Am I wrong? Is that true that any C-style cast in any context (in C++) can be replaced with a proper combination of C++ casts?

UPD Thanks to Cheers and hth. - Alf , we have an example that C++ casts cannot handle in the meaning they cannot produce defined and expected behavior. Advanced question is to provide an example which C++ casts cannot handle meaning it cannot be even compiled ?

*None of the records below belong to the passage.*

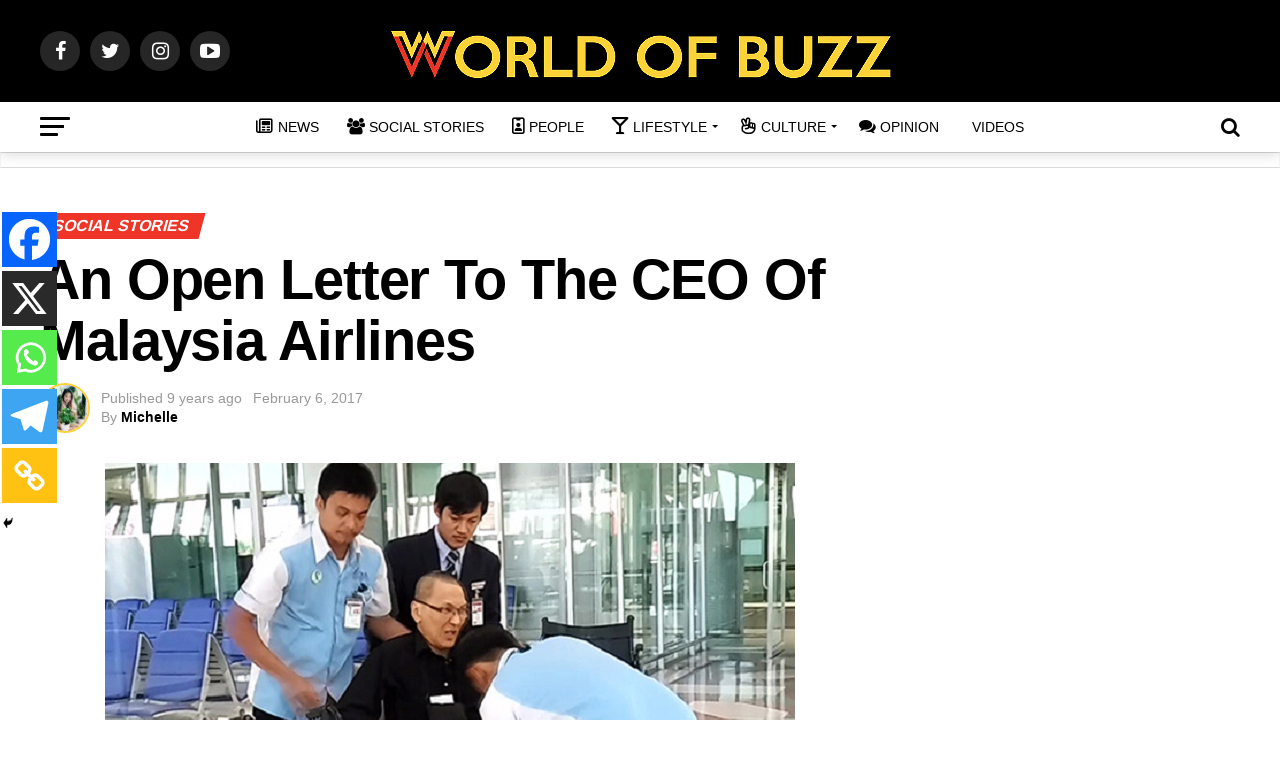

--- FILE ---
content_type: text/html; charset=utf-8
request_url: https://www.google.com/recaptcha/api2/aframe
body_size: 265
content:
<!DOCTYPE HTML><html><head><meta http-equiv="content-type" content="text/html; charset=UTF-8"></head><body><script nonce="exgFjntpdN7uTXnN-dnD7w">/** Anti-fraud and anti-abuse applications only. See google.com/recaptcha */ try{var clients={'sodar':'https://pagead2.googlesyndication.com/pagead/sodar?'};window.addEventListener("message",function(a){try{if(a.source===window.parent){var b=JSON.parse(a.data);var c=clients[b['id']];if(c){var d=document.createElement('img');d.src=c+b['params']+'&rc='+(localStorage.getItem("rc::a")?sessionStorage.getItem("rc::b"):"");window.document.body.appendChild(d);sessionStorage.setItem("rc::e",parseInt(sessionStorage.getItem("rc::e")||0)+1);localStorage.setItem("rc::h",'1769239867322');}}}catch(b){}});window.parent.postMessage("_grecaptcha_ready", "*");}catch(b){}</script></body></html>

--- FILE ---
content_type: application/javascript; charset=utf-8
request_url: https://fundingchoicesmessages.google.com/f/AGSKWxUL1pfn7MHqCMz320icwciIvSzGPTDtEnaObwFtisayBb4-saDrLU3Y6bPMFUSO2m_AtIT6hKA6zyOBBASYrZFYlvKTggjId-v-lO3FyQJt1sK-WPh_iCf-wAdaLLD0fGUptqc0T6nCDe4E42YrQFcAidsrpX02MUa4EsYlrTQiy7H_yM0szWd3Ze-q/_-ad-300x250./04/ads-_advert_sliders/=ad_iframe&/ads/banner01.
body_size: -1289
content:
window['69dca3e7-084b-4d11-bf4c-8b3a116dba85'] = true;

--- FILE ---
content_type: application/javascript; charset=utf-8
request_url: https://fundingchoicesmessages.google.com/f/AGSKWxV2o9ZjQrvKi3MnYw0eztGV8OltWS-i53SoFoWbcfUR4kNHemEQKGb_s4PlBNSbX_IxJ9gSVFCwW2YX_2cqcdaE7UZSbfNxF_XOcQ-5RjLzvMvaWym8HyQ0gTyIt_wLlvhNpBS7fA==?fccs=W251bGwsbnVsbCxudWxsLG51bGwsbnVsbCxudWxsLFsxNzY5MjM5ODY3LDkwMzAwMDAwMF0sbnVsbCxudWxsLG51bGwsW251bGwsWzcsOSw2XSxudWxsLDIsbnVsbCwiZW4iLG51bGwsbnVsbCxudWxsLG51bGwsbnVsbCwxXSwiaHR0cHM6Ly93b3JsZG9mYnV6ei5jb20vb3Blbi1sZXR0ZXItY2VvLW1hbGF5c2lhLWFpcmxpbmVzLyIsbnVsbCxbWzgsIms2MVBCam1rNk8wIl0sWzksImVuLVVTIl0sWzE5LCIyIl0sWzE3LCJbMF0iXSxbMjQsIiJdLFsyOSwiZmFsc2UiXV1d
body_size: 218
content:
if (typeof __googlefc.fcKernelManager.run === 'function') {"use strict";this.default_ContributorServingResponseClientJs=this.default_ContributorServingResponseClientJs||{};(function(_){var window=this;
try{
var qp=function(a){this.A=_.t(a)};_.u(qp,_.J);var rp=function(a){this.A=_.t(a)};_.u(rp,_.J);rp.prototype.getWhitelistStatus=function(){return _.F(this,2)};var sp=function(a){this.A=_.t(a)};_.u(sp,_.J);var tp=_.ed(sp),up=function(a,b,c){this.B=a;this.j=_.A(b,qp,1);this.l=_.A(b,_.Pk,3);this.F=_.A(b,rp,4);a=this.B.location.hostname;this.D=_.Fg(this.j,2)&&_.O(this.j,2)!==""?_.O(this.j,2):a;a=new _.Qg(_.Qk(this.l));this.C=new _.dh(_.q.document,this.D,a);this.console=null;this.o=new _.mp(this.B,c,a)};
up.prototype.run=function(){if(_.O(this.j,3)){var a=this.C,b=_.O(this.j,3),c=_.fh(a),d=new _.Wg;b=_.hg(d,1,b);c=_.C(c,1,b);_.jh(a,c)}else _.gh(this.C,"FCNEC");_.op(this.o,_.A(this.l,_.De,1),this.l.getDefaultConsentRevocationText(),this.l.getDefaultConsentRevocationCloseText(),this.l.getDefaultConsentRevocationAttestationText(),this.D);_.pp(this.o,_.F(this.F,1),this.F.getWhitelistStatus());var e;a=(e=this.B.googlefc)==null?void 0:e.__executeManualDeployment;a!==void 0&&typeof a==="function"&&_.To(this.o.G,
"manualDeploymentApi")};var vp=function(){};vp.prototype.run=function(a,b,c){var d;return _.v(function(e){d=tp(b);(new up(a,d,c)).run();return e.return({})})};_.Tk(7,new vp);
}catch(e){_._DumpException(e)}
}).call(this,this.default_ContributorServingResponseClientJs);
// Google Inc.

//# sourceURL=/_/mss/boq-content-ads-contributor/_/js/k=boq-content-ads-contributor.ContributorServingResponseClientJs.en_US.k61PBjmk6O0.es5.O/d=1/exm=ad_blocking_detection_executable,kernel_loader,loader_js_executable,web_iab_tcf_v2_signal_executable/ed=1/rs=AJlcJMztj-kAdg6DB63MlSG3pP52LjSptg/m=cookie_refresh_executable
__googlefc.fcKernelManager.run('\x5b\x5b\x5b7,\x22\x5b\x5bnull,\\\x22worldofbuzz.com\\\x22,\\\x22AKsRol_oXg5DeT4SdECeF5lDfUQw8Dx6wNLdT8HGgb5_XMxlGfeTTAs-lAcJaZ7-4BEQ53sA7PThX6k4jcx7GGg_Hh98SgUlTrowZmI_r1vudB5W5ch5BsBby7a7nR-o3McP7yo6aa-QVwWRYALaj-x2mDwuY_5dMA\\\\u003d\\\\u003d\\\x22\x5d,null,\x5b\x5bnull,null,null,\\\x22https:\/\/fundingchoicesmessages.google.com\/f\/AGSKWxVIEHVPP5rCRFHX5g_c3CKF5PXwrrAExqaNIj2FfSB46PzRDnJgSs7dYIDmeHllEu1XV_HdByoR90qF5nnZd0abwGKYH8wgfw_kZ-hoad9-l-5j0xxNKPjE4jS33zEgbCeM1-xnjg\\\\u003d\\\\u003d\\\x22\x5d,null,null,\x5bnull,null,null,\\\x22https:\/\/fundingchoicesmessages.google.com\/el\/AGSKWxUjcx1kUkEMIN-Ym6yyli1V0x3hS_sE9lfuCO8FHMruG6kOlWIZSy5olLo1TKI6FLp9LsXlSlEiykkztwDzAdo3cxYWZgeQLt6qsWYsKO9lJYgaYNgVv3PtiRZVI8_2yRl8U6LQNQ\\\\u003d\\\\u003d\\\x22\x5d,null,\x5bnull,\x5b7,9,6\x5d,null,2,null,\\\x22en\\\x22,null,null,null,null,null,1\x5d,null,\\\x22Privacy and cookie settings\\\x22,\\\x22Close\\\x22,null,null,null,\\\x22Managed by Google. Complies with IAB TCF. CMP ID: 300\\\x22\x5d,\x5b3,1\x5d\x5d\x22\x5d\x5d,\x5bnull,null,null,\x22https:\/\/fundingchoicesmessages.google.com\/f\/AGSKWxUKHnME04LZ8k0FV_lL6Z20EM1X6fo0WfocoZ0WGiW_NaKimDFK_KAF8h50Lrnvq82eIkfzk3QVCuPm7-95ZjDJkiwxEDgWIXX1eVSF5xl2L5chu6nERdfMzmWjKsA6aERIAlaPXQ\\u003d\\u003d\x22\x5d\x5d');}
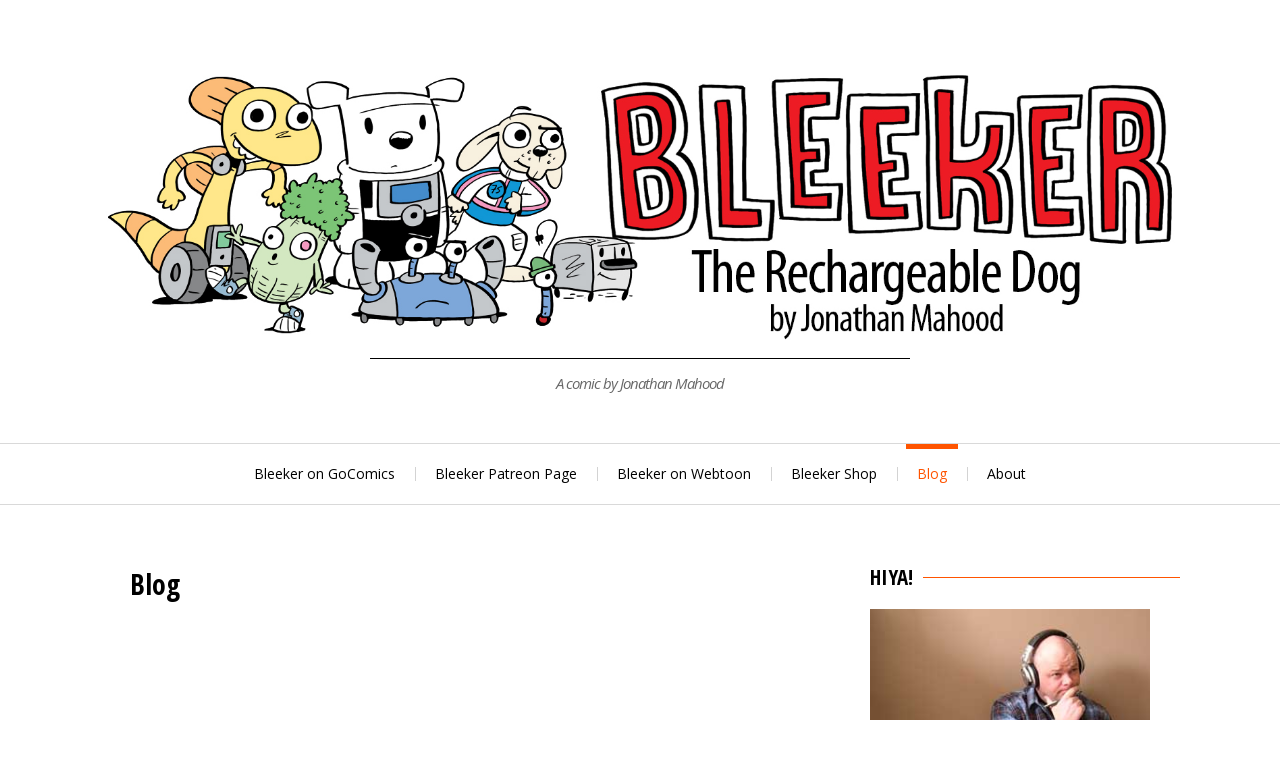

--- FILE ---
content_type: text/plain
request_url: https://www.google-analytics.com/j/collect?v=1&_v=j102&a=1457502281&t=pageview&_s=1&dl=http%3A%2F%2Fbleekercomics.com%2Fblog&ul=en-us%40posix&dt=Blog%20%E2%80%93%20Bleeker%20the%20Rechargeable%20Dog&sr=1280x720&vp=1280x720&_u=IEBAAEABAAAAACAAI~&jid=1243987058&gjid=300752154&cid=1606933501.1768999460&tid=UA-2076461-1&_gid=766515191.1768999460&_r=1&_slc=1&z=882007528
body_size: -286
content:
2,cG-0YGHDTQDCD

Cast to inaccessible base can only be expressed as a C style cast (one of the syntactic variants). In that context it is equivalent to a static_cast , which may change the address, except that static_cast can't access the base.

Example:

struct Base
{
    int x = 42;
};

struct Oh_my
    : private Base
{
    virtual ~Oh_my() {}
};

#include <iostream>
using namespace std;
auto main() -> int
{
    Oh_my o;
    cout << "C cast: " << ((Base&)o).x << endl;
    cout << "reinterpret_cast: " << reinterpret_cast<Base&>(o).x << endl;
}

Output with MingW g++ in Windows 7:

C cast: 42
reinterpret_cast: 4935184

But since it's pretty Undefined Behavior, the last output operation could just crash.